Reproduce the entries from the line holding "Studying this photograph, does" through the end of the entries, inclusive, with "Studying" renamed to "Examining" and nothing else changed.

-- Start of Supplied records --

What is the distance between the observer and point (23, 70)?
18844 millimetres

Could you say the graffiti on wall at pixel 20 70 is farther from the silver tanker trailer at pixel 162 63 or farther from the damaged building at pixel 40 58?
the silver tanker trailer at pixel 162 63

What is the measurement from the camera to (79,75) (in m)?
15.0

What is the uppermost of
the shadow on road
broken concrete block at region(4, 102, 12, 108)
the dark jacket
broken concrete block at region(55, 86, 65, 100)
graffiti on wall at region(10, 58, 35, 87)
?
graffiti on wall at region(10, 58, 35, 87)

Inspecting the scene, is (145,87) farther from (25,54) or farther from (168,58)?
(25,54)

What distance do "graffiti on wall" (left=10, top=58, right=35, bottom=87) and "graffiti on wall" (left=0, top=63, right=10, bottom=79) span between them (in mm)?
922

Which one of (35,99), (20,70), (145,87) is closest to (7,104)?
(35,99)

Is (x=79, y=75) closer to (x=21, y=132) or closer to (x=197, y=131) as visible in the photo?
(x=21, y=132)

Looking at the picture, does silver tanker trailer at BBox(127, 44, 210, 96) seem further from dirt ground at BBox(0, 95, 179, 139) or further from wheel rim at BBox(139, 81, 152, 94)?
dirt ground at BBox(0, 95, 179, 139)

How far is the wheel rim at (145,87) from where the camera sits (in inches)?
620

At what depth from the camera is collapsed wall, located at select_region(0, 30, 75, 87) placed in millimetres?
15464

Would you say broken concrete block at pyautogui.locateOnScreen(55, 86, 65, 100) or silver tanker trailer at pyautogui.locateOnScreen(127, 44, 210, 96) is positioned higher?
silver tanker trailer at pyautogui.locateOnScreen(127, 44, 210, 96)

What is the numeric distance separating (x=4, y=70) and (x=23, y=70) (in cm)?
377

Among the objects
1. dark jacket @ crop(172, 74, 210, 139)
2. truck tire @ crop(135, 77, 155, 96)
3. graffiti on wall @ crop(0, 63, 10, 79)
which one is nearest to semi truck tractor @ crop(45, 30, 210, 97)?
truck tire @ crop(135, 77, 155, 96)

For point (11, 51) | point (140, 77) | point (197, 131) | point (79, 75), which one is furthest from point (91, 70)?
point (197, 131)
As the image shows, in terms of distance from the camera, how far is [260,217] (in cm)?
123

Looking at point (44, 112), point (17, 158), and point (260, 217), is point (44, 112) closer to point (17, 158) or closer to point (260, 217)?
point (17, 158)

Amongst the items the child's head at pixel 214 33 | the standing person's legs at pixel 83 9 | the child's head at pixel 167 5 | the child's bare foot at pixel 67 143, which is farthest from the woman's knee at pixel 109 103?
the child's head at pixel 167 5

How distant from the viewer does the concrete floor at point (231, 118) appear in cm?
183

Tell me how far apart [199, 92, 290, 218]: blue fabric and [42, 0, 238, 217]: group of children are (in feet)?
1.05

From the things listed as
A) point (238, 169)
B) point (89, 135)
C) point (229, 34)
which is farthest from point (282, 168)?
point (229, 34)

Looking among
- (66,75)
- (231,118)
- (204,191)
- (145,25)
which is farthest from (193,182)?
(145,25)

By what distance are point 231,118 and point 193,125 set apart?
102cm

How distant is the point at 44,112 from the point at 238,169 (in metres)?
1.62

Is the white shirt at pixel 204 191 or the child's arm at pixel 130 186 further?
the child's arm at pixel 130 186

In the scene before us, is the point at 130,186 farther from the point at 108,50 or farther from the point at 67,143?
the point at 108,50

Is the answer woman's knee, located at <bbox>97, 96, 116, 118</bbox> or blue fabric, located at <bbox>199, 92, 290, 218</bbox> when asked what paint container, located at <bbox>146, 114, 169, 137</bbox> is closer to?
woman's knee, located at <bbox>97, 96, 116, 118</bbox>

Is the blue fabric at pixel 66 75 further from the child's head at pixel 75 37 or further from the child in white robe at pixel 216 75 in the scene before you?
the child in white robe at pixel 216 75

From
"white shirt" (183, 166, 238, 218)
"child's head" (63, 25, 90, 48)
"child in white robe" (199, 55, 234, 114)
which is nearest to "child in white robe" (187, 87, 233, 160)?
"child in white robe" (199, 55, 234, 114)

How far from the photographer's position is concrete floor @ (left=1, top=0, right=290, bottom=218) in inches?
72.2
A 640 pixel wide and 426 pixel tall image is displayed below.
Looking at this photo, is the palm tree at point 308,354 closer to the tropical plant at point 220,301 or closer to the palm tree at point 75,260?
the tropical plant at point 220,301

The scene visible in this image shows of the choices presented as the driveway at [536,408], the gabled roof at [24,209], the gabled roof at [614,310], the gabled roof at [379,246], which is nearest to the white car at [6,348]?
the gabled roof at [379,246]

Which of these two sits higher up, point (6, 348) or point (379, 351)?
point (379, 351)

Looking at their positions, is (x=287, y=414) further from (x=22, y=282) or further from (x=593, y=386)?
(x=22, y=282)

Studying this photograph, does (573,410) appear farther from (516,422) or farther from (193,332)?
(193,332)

-- End of Supplied records --

* [Task output]:
Examining this photograph, does (573,410) appear farther from (516,422) or farther from (193,332)?
(193,332)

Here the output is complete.